### DOCUMENT EXCERPT
Is that true? Doesn't a chiplet design actually allow for more features and customised functionality, allowing things like custom processors to be incorporated without having to design them into existing GPUs and CPUs? "Let's grab us some Navi CUs in a GPU, and a Zen CPU, but let's also put in our custom AI matrix processor without having to include it in either the other processors." That should elliminate the overhead of designing and manufacturing full-on CPUs and GPUs.

Can components be used across chiplets even?? Could Sony/MS use binned Zen and Vega processors on the chip, coupled with some extra secret source in areas they feel need additional support (3D audio processor, VR magic processor, BVH hierarchy traversal processor, hardware sprites, blitter, sharp sticks and foul language)?
 
the main reason is chiplet is cheaper than a single die because of fabrication yield (probably true if we look at threadripper) but consoles don’t do things like binning. So I’m not sure if he’s factored that in either. Would they put redundancy in all the chiplets? Just seems like a lot of overhead.
Like everyone, some assumptions/reasoning is required.
Firstly what if you don't think the zen cores will be custom, is there anything in the cores you think would be worth customising?
So if the zen chipplets are the same, you could use ones that have slightly less usable cache, slow bins for example, huge economy of scale of the bat, right away.
The gpu is another matter and would most likely be monolithic.
So it's the gpu that needs the redundancy built in like normal, not the cpu chipplets.
 
His price assumptions at the end don't make a good case for the chiplet design. $65 cost for both a monolithic design or the chiplet based one. IMO, if that the case it favors the monolithic design since it's most likely to see improved cost gains as yields improve. The design would most likely be easier to move to a 5nm node in the future.

(Saved data entries)
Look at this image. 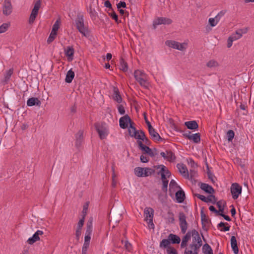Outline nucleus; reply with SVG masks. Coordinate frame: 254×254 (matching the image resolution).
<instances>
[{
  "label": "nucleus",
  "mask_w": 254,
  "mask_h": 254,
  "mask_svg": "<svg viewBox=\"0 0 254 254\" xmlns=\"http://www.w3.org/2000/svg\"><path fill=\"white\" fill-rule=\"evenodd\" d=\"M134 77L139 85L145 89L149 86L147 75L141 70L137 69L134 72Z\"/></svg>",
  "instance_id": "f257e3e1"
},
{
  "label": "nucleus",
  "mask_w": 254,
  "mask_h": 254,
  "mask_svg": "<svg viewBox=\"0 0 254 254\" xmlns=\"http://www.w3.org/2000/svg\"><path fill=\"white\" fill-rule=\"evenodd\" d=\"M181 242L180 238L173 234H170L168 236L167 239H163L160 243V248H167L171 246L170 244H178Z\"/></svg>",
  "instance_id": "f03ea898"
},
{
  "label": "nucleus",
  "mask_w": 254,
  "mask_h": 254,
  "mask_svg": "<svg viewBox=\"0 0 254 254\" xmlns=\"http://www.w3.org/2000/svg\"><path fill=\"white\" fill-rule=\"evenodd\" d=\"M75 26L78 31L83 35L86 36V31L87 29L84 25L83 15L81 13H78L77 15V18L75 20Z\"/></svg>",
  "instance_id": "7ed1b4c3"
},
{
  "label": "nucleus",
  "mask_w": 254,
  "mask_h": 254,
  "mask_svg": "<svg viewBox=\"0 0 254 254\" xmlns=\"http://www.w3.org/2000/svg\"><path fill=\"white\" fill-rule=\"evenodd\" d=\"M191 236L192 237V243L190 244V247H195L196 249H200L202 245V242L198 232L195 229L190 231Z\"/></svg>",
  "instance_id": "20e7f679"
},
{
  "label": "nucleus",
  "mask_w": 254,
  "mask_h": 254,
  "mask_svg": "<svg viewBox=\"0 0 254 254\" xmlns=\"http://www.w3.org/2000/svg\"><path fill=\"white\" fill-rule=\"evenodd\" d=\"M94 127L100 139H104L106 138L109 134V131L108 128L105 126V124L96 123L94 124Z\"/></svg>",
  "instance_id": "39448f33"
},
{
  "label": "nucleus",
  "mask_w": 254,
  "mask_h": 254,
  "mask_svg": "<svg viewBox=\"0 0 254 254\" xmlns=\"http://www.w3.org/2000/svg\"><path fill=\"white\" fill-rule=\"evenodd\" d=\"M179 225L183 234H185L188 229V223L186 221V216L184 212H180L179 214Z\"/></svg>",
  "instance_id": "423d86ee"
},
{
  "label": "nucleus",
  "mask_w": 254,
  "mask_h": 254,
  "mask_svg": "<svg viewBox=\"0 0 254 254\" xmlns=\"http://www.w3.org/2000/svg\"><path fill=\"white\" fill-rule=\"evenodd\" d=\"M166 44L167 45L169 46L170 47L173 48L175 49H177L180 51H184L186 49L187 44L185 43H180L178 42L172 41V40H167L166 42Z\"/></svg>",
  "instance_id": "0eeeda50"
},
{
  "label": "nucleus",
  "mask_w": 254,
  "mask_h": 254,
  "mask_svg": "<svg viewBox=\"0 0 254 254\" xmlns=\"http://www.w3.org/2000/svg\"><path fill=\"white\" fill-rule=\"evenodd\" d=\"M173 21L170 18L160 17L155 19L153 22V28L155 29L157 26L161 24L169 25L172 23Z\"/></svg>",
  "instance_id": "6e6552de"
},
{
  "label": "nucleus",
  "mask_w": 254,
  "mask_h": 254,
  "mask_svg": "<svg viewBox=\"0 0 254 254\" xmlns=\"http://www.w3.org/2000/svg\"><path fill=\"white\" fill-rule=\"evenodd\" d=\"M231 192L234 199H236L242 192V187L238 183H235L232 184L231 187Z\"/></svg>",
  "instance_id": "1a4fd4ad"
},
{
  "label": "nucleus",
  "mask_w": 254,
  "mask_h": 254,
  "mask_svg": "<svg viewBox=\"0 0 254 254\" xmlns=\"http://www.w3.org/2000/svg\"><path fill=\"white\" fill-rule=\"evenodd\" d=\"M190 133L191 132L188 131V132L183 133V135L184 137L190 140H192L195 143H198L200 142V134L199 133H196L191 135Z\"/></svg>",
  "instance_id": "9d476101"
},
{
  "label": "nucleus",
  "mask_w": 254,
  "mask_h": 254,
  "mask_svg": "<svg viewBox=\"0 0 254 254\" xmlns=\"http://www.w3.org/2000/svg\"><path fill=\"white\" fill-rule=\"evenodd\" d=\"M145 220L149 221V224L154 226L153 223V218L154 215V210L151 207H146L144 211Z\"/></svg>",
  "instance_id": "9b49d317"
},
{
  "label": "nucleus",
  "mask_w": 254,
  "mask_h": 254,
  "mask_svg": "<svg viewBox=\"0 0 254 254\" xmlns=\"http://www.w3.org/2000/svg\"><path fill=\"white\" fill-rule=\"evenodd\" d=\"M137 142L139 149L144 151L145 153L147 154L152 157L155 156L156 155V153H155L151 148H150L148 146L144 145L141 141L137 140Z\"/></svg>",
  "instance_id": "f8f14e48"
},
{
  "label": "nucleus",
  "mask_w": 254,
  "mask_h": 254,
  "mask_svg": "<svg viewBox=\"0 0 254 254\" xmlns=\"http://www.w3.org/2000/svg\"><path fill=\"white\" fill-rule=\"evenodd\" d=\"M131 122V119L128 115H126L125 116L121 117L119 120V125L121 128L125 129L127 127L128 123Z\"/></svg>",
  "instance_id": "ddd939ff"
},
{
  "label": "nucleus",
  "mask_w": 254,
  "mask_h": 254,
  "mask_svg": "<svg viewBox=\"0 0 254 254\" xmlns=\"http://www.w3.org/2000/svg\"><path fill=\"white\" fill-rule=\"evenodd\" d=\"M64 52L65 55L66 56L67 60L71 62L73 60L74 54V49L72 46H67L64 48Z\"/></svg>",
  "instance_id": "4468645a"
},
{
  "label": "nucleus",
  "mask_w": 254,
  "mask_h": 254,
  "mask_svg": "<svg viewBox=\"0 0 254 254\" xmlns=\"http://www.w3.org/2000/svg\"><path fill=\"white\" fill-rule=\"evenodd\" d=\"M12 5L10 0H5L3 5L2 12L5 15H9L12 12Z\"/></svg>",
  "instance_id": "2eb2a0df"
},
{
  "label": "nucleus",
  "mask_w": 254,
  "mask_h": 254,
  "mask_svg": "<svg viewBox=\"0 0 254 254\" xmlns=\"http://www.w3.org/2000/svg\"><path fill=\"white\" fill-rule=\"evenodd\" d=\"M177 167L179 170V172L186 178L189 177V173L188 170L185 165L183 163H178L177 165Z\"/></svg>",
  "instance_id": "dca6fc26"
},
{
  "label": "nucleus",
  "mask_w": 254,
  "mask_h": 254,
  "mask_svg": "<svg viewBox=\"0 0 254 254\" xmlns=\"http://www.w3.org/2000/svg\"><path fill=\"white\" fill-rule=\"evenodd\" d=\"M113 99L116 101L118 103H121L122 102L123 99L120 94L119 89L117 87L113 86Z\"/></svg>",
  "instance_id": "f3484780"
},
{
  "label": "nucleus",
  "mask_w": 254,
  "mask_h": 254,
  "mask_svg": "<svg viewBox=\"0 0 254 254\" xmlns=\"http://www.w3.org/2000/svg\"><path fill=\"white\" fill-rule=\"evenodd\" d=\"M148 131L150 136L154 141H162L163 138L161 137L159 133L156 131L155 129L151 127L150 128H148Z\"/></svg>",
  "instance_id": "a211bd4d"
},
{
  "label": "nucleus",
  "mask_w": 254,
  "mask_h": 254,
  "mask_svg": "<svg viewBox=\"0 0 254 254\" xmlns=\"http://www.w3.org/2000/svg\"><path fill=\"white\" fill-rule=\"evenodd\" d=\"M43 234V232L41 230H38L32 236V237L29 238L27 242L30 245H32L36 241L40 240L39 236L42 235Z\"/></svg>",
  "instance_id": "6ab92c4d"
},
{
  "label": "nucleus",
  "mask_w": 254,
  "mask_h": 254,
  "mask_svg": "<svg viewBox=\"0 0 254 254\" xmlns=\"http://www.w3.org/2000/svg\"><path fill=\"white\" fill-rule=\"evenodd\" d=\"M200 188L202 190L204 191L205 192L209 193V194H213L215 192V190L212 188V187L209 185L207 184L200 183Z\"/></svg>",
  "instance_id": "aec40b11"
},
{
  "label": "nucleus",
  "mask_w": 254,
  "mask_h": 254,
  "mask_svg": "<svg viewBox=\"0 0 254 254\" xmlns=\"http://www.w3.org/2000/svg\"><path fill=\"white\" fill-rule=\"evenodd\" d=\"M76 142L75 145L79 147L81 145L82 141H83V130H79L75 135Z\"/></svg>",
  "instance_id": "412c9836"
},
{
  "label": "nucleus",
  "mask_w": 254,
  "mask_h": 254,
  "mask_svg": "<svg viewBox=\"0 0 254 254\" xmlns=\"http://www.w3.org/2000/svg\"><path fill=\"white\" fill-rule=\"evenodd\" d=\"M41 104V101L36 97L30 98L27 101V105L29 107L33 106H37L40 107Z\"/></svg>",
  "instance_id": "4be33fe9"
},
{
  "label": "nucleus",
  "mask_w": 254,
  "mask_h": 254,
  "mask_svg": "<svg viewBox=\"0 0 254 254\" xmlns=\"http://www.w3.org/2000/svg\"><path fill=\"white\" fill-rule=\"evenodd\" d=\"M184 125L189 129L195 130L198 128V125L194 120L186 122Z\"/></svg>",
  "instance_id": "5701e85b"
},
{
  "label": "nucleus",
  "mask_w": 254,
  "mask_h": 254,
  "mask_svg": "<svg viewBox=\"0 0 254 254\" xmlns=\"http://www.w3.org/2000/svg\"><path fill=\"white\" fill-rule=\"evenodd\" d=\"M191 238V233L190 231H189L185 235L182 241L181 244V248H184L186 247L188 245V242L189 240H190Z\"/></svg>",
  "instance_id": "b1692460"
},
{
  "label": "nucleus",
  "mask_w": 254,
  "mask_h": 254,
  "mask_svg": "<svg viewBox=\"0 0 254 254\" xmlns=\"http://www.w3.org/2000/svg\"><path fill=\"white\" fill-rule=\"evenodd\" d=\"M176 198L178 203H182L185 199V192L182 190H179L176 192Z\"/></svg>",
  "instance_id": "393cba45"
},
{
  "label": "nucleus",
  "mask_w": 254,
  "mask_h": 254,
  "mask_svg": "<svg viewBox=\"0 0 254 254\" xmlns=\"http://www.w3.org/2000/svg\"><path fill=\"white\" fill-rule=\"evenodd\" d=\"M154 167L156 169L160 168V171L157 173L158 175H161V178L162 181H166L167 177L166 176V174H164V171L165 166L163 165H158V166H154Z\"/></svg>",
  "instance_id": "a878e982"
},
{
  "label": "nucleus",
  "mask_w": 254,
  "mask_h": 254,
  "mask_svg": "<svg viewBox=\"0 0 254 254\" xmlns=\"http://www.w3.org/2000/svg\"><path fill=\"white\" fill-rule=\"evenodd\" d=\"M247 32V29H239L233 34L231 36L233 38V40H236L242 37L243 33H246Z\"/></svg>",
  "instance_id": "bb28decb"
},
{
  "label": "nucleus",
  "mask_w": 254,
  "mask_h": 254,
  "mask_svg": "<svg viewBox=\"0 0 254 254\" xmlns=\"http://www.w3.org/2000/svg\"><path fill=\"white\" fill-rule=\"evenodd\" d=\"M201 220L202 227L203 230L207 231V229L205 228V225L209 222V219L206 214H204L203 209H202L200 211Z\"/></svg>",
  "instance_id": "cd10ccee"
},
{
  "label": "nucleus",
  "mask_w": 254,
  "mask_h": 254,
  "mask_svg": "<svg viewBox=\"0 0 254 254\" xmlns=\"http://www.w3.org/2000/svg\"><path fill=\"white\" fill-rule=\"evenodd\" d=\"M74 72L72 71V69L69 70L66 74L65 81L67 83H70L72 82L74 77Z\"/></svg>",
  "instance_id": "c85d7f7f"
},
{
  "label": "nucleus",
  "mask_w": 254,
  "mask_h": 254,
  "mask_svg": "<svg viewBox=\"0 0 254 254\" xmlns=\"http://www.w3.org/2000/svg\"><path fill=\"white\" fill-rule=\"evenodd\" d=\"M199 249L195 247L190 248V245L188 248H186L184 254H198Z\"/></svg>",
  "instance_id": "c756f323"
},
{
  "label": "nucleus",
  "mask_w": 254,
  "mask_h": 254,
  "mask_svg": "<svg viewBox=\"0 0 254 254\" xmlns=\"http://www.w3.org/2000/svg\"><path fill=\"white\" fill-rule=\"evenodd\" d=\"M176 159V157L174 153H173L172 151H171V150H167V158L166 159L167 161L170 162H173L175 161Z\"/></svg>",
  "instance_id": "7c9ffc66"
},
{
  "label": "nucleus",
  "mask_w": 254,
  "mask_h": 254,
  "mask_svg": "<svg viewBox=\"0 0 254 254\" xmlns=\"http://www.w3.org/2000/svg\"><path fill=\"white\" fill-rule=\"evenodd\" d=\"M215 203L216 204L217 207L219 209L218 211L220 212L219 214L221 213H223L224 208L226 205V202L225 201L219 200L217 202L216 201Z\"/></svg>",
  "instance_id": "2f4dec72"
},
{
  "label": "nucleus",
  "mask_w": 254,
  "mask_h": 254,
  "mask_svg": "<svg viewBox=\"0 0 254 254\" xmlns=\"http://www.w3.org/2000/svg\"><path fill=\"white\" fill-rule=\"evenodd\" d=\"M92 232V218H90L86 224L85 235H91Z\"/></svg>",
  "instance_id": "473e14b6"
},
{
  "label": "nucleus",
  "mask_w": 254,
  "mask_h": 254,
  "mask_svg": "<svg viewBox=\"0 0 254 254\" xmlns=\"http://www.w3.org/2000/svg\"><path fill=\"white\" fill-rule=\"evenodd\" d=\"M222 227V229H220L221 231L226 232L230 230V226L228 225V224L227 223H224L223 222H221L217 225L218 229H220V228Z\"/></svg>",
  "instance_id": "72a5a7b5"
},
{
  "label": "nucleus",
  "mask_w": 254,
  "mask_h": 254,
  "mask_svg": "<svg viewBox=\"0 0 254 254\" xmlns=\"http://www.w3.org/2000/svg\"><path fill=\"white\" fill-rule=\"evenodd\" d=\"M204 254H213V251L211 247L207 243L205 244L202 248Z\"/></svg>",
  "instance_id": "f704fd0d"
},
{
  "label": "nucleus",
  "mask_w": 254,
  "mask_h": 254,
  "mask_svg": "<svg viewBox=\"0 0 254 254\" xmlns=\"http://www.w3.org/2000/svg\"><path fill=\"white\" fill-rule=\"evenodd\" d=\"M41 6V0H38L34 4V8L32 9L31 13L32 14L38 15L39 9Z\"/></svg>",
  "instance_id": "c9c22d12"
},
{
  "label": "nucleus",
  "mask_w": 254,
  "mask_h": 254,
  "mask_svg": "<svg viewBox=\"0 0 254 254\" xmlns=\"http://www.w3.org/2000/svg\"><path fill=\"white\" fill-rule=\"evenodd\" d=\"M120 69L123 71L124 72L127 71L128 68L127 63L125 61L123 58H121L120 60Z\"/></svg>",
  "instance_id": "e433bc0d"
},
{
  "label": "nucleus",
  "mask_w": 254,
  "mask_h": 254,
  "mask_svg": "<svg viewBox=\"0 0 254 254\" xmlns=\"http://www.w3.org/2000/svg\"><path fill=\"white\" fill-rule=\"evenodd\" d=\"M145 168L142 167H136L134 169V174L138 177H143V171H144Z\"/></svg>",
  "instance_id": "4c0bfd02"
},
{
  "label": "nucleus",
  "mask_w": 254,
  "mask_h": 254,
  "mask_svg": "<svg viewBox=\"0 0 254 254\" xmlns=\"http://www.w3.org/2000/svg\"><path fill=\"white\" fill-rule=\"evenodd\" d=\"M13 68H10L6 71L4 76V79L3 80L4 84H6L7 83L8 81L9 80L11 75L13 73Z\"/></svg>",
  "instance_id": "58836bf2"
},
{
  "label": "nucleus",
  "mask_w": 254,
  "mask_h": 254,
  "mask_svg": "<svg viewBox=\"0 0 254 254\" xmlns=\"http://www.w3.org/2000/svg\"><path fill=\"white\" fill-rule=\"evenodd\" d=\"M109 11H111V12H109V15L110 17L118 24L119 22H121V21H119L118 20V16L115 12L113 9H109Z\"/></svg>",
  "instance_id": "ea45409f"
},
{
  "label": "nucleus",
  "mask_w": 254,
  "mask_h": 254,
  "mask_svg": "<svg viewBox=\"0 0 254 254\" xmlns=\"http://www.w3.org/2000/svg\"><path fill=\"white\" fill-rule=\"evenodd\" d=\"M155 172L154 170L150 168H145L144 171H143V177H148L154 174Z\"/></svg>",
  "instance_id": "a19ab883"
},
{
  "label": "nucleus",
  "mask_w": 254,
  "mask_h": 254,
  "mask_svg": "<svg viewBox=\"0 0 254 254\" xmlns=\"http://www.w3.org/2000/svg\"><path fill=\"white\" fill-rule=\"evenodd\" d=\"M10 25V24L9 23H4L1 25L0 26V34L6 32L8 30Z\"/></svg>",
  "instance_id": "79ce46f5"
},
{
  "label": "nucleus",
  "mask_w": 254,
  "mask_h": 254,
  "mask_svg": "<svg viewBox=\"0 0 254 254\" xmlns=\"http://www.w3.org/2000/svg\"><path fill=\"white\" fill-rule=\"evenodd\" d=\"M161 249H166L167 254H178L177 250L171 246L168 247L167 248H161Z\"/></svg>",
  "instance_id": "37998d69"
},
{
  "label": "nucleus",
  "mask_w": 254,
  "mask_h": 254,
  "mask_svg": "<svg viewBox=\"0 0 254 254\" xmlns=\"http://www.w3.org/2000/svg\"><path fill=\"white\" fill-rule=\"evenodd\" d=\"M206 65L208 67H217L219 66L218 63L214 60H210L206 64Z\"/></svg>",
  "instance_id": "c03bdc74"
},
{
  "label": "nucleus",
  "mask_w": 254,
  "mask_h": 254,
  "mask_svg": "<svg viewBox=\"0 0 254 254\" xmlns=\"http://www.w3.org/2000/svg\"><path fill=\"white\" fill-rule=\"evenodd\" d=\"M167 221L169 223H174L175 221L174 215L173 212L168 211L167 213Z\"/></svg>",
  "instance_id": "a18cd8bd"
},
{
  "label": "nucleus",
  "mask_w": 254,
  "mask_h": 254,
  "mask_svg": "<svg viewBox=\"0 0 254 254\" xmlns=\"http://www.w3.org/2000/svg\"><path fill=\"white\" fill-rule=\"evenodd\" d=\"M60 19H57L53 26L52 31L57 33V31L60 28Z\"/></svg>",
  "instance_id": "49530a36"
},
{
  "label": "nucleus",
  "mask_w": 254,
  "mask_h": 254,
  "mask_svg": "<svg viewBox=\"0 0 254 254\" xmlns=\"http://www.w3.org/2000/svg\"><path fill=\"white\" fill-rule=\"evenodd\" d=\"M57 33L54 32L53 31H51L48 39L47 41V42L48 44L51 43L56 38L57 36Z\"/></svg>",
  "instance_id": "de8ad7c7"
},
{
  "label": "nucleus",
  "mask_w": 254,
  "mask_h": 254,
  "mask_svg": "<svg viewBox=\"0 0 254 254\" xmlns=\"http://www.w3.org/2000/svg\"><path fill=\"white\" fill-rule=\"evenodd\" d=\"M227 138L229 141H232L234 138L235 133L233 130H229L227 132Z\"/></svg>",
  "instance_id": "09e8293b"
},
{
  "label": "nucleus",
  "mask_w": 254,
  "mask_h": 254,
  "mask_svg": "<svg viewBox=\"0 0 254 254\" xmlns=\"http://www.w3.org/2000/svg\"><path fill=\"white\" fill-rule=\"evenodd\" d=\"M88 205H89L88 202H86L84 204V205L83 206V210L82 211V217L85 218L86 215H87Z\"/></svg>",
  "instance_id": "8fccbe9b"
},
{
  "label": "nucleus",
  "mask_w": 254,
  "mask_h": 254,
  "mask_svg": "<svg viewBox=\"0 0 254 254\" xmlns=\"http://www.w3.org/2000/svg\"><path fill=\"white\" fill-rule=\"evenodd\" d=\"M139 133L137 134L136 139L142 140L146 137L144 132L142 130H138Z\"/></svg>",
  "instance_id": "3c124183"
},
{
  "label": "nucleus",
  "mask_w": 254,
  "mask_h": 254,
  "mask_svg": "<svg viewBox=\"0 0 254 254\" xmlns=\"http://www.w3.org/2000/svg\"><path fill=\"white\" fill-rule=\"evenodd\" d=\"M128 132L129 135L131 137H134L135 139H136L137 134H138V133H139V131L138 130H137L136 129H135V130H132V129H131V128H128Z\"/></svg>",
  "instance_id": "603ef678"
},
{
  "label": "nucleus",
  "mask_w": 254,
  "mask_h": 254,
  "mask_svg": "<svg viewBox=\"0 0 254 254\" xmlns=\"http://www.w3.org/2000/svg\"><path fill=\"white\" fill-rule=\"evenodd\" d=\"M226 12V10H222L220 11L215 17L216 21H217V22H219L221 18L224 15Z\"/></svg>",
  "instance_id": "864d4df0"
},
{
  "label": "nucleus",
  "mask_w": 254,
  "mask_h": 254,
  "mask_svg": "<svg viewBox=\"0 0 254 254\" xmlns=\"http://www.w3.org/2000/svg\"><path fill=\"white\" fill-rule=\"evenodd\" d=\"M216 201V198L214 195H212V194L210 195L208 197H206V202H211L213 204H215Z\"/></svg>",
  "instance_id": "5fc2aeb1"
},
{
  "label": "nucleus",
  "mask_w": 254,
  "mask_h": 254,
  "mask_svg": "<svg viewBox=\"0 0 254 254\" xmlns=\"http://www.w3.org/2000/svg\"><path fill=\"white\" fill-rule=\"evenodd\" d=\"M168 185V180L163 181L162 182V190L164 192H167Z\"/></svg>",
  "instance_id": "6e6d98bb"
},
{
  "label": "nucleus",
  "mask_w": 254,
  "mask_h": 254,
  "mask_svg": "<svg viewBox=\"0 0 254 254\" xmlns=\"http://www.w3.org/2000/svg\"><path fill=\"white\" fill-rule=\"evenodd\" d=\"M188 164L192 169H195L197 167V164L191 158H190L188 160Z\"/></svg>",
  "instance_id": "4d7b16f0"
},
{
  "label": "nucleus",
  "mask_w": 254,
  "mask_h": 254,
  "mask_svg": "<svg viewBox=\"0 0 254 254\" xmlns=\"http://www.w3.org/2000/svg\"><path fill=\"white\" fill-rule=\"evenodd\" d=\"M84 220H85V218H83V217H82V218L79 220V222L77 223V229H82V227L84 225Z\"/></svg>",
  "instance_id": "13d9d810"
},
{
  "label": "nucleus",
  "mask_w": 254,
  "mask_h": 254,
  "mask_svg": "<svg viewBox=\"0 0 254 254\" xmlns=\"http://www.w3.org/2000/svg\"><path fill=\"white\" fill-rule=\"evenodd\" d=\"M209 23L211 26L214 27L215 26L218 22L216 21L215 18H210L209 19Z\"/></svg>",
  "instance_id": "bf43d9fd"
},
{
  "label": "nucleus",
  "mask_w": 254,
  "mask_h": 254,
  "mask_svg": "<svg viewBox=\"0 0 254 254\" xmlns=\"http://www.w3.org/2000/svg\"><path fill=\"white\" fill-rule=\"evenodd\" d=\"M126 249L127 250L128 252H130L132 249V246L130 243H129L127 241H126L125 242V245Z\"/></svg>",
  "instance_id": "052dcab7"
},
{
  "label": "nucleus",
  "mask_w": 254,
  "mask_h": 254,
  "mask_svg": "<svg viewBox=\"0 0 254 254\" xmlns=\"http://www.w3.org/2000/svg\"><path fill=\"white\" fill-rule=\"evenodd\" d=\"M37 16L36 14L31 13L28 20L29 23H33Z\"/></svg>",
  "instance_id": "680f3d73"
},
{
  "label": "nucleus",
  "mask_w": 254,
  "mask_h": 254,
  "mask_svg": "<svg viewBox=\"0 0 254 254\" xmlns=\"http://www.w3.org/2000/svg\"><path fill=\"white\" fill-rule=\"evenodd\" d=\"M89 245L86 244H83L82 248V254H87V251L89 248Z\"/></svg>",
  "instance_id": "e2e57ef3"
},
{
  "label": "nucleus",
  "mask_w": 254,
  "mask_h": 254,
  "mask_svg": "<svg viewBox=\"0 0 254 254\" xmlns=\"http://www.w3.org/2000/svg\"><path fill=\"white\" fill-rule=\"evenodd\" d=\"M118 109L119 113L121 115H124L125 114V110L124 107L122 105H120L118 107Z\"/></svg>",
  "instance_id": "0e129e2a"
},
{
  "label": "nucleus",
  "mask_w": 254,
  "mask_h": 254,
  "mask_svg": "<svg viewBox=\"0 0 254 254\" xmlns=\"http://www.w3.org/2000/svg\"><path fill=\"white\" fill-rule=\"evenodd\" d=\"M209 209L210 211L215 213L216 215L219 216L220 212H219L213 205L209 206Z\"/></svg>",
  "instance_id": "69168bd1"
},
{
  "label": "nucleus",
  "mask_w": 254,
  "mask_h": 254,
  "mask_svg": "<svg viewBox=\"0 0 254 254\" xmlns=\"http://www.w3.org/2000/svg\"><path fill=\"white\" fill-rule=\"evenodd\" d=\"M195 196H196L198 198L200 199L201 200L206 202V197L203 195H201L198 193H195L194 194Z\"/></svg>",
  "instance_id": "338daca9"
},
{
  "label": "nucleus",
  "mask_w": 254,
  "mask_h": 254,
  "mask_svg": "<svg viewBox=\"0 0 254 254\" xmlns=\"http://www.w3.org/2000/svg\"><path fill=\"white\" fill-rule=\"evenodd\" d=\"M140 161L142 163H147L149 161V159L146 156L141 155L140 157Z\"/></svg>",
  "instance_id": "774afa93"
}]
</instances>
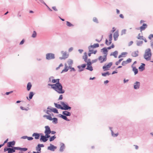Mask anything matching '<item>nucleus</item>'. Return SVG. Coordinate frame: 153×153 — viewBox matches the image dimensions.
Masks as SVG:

### TASKS FOR THIS EXERCISE
A: The chiplet discussion has a list in parentheses of areas that could use extra support. Write out every item in that list.
B: Copy the passage in the chiplet discussion from "So if the zen" up to and including "likely be monolithic.".

### PER-TASK ANSWERS
A:
3D audio processor
VR magic processor
BVH hierarchy traversal processor
hardware sprites
blitter
sharp sticks and foul language

B:
So if the zen chipplets are the same, you could use ones that have slightly less usable cache, slow bins for example, huge economy of scale of the bat, right away.
The gpu is another matter and would most likely be monolithic.